Our goal is not to maximize simple accuracy (or, equivalently, minimize error rate), but to be more careful with the rare class examples, because they are much more important to classify.
This post can expose accessible ways to learn classifiers from imbalanced data. Most of them involve adjusting data before or after applying standard learning algorithms.
- Choose the right measurement
- Don’t use accuracy (or error rate) to evaluate your classifier. Accuracy applies a naïve 0.50 threshold to decide between classes, and this is usually wrong when the classes are imbalanced.
- Visualize classifier performance using a ROC curve, a precision-recall curve, a lift curve, or a profit curve
- Oversample the minority class:
- i. Upsampling is the process of randomly duplicating observations from the minority class in order to reinforce its signal. There are several heuristics for doing so, but the most common way of doing so is to simply resample with replacement. Replicating data is not without consequences - since it results in duplicate data, it makes variables appear to have lower variance than they do.

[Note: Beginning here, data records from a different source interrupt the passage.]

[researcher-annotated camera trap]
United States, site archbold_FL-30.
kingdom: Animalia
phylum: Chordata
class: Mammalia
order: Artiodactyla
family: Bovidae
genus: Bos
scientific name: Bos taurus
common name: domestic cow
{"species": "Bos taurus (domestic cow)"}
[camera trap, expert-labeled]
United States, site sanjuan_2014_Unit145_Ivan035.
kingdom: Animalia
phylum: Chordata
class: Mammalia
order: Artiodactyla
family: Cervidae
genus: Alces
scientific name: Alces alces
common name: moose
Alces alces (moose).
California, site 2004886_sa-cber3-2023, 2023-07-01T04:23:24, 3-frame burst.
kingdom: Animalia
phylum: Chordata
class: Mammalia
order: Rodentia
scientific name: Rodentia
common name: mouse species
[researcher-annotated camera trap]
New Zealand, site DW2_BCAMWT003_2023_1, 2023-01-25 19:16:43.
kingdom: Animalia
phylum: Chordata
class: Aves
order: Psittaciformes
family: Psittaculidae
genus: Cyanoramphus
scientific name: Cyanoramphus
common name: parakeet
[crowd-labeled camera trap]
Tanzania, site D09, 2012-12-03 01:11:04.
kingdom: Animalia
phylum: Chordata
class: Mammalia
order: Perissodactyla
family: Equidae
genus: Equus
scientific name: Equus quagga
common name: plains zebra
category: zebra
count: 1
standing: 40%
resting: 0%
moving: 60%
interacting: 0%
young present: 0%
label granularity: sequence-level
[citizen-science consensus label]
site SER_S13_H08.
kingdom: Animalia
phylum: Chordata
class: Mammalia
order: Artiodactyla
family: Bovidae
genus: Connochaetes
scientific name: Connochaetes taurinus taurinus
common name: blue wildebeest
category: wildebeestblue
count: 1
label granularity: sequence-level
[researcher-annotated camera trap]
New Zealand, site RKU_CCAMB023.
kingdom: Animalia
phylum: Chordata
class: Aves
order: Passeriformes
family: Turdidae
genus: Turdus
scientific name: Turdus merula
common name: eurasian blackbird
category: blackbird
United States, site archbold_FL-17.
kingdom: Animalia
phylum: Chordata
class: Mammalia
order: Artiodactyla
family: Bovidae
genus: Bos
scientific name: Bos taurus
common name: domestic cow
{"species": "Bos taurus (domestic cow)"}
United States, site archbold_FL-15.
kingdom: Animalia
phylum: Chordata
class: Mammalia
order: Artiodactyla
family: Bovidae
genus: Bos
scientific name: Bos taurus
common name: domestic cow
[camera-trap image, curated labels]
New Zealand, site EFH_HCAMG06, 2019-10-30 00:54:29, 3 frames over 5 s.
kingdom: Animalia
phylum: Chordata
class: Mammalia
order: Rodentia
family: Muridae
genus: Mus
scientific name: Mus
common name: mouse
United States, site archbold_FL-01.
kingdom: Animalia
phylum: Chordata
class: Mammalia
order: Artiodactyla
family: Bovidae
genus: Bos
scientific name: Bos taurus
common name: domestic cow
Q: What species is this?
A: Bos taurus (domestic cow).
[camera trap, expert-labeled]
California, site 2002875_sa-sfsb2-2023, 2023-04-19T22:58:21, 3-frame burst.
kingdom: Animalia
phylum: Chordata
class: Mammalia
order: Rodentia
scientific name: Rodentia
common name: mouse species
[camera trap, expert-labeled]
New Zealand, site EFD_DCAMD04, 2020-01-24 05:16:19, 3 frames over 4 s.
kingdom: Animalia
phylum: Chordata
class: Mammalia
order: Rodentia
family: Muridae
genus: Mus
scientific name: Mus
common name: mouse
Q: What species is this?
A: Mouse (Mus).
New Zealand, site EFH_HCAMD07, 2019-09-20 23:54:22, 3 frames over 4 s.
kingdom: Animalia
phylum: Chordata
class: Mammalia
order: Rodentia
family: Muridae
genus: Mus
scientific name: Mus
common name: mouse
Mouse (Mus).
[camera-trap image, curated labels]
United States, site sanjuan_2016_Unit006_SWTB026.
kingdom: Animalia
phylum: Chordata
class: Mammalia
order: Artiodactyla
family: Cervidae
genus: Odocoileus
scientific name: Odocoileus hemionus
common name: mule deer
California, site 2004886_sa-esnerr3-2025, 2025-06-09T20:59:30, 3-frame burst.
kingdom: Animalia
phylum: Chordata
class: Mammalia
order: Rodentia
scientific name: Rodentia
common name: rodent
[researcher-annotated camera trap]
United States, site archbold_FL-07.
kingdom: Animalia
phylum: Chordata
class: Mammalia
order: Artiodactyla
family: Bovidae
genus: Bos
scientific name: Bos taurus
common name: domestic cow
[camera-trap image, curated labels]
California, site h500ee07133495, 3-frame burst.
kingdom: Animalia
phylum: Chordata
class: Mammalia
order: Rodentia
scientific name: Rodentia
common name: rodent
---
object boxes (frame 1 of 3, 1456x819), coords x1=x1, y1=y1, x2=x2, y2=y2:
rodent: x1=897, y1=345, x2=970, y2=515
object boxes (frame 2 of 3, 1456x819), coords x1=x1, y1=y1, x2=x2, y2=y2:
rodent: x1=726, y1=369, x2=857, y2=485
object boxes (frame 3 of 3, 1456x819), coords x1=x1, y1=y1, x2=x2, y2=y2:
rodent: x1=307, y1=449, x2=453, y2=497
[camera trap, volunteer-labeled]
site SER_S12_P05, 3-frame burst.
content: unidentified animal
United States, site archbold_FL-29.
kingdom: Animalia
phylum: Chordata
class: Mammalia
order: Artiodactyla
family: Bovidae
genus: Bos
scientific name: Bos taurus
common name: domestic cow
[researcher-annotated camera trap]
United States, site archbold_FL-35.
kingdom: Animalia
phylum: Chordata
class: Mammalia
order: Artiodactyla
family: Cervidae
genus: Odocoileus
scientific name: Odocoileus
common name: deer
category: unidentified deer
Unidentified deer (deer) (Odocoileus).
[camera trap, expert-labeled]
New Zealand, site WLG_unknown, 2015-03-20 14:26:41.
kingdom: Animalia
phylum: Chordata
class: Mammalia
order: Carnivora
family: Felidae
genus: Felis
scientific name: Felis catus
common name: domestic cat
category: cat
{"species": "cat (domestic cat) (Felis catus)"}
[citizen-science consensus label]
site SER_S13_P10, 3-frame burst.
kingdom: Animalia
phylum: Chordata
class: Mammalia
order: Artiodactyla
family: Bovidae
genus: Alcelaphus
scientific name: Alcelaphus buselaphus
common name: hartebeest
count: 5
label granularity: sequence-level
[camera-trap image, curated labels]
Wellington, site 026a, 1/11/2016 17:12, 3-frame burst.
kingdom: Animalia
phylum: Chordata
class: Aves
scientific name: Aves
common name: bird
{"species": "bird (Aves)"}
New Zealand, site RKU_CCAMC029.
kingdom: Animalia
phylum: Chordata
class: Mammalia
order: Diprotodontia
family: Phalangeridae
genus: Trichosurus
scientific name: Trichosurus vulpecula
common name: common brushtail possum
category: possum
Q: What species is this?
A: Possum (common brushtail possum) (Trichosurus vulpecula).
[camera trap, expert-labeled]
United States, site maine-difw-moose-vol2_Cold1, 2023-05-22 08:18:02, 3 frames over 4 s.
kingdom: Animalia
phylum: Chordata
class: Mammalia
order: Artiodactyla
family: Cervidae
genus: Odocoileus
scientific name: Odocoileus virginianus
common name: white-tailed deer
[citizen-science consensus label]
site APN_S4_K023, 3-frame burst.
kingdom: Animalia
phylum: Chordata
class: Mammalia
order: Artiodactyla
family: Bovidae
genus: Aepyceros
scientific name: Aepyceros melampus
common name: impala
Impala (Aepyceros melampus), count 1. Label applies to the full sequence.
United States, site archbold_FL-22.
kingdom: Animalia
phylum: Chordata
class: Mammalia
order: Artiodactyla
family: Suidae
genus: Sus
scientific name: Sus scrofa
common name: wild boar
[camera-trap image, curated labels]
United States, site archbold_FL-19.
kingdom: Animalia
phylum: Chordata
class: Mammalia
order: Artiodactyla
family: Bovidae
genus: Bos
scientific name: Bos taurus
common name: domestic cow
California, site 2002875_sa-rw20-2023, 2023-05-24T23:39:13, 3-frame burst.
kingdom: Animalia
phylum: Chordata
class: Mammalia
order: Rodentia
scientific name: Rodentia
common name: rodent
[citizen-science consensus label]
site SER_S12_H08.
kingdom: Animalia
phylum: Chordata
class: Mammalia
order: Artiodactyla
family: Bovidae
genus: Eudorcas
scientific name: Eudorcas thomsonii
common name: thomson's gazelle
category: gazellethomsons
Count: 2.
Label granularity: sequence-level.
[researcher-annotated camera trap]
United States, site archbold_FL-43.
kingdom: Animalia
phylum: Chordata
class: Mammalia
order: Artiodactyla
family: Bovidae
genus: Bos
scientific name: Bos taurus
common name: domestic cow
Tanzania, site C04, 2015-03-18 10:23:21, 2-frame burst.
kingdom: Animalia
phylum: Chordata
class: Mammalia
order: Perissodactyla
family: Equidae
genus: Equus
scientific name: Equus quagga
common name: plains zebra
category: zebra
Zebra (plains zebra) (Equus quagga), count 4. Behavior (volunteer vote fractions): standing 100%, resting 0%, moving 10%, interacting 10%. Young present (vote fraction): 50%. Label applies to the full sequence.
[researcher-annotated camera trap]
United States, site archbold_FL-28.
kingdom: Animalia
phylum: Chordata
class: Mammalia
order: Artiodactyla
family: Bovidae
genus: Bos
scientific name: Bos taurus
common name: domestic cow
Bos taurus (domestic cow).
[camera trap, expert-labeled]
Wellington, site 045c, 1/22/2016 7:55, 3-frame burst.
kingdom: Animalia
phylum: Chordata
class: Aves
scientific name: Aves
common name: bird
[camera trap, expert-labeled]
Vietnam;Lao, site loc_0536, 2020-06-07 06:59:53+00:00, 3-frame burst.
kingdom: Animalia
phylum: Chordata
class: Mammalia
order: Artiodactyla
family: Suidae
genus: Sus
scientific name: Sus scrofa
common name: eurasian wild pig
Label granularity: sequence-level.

- Undersample the majority class:
- i. Undersampling randomly downsamples the majority class. It can make the independent variables look like they have a higher variance than they do.
- ii. An example of the usage of this approach (implementing a Bagging Classifier, which balances bootstrapped samples prior to aggregation) is shown in the following figure:
- Synthesize new minority classes:Balance the training set.
- i. The best known example of this approach is Chawla's SMOTE (Synthetic Minority Oversampling Technique) system. The idea is to create new minority samples by interpolating between existing ones, slightly perturbing feature variables to generate synthetic data in a way that does not contaminate the original characteristics of the minority class.
- Oversample the minority class:
- Neighborhood-based approach:
- It examines the instance space carefully and decide what to do based on their neighborhoods. For example, Tomek links are pairs of opposite instances that are very close together. The strategy might involve performing k-means clustering on the majority class and removing data points from high-density centroids.
- Discard the minority examples and treat it as a single-class (or anomaly detection) problem.
- At the algorithm level, or after it:
- Adjust the class weight (misclassification costs):
- i. Many classifiers that take an optional class_weight parameter that can be set higher than one
- ii. The following figure shows the effect of increasing the minority class' weight by ten (example taken from the scikit-learn documentation
- Adjust the decision threshold
- Modify an existing algorithm to be more sensitive to rare classes
Learning from imbalanced classes continues to be an ongoing area of research in machine learning with new algorithms introduced every year, but in our cybersecurity domain, facing the harder problem could be not having enough examples of the newest rare class.
When looking for a security vendor for your organization making sure that the handling of this problem is facilitated in the correct way is half the battle as, depending on what approach is chosen, it can make a significant impact on the ability to detect unknown, never before seen threats.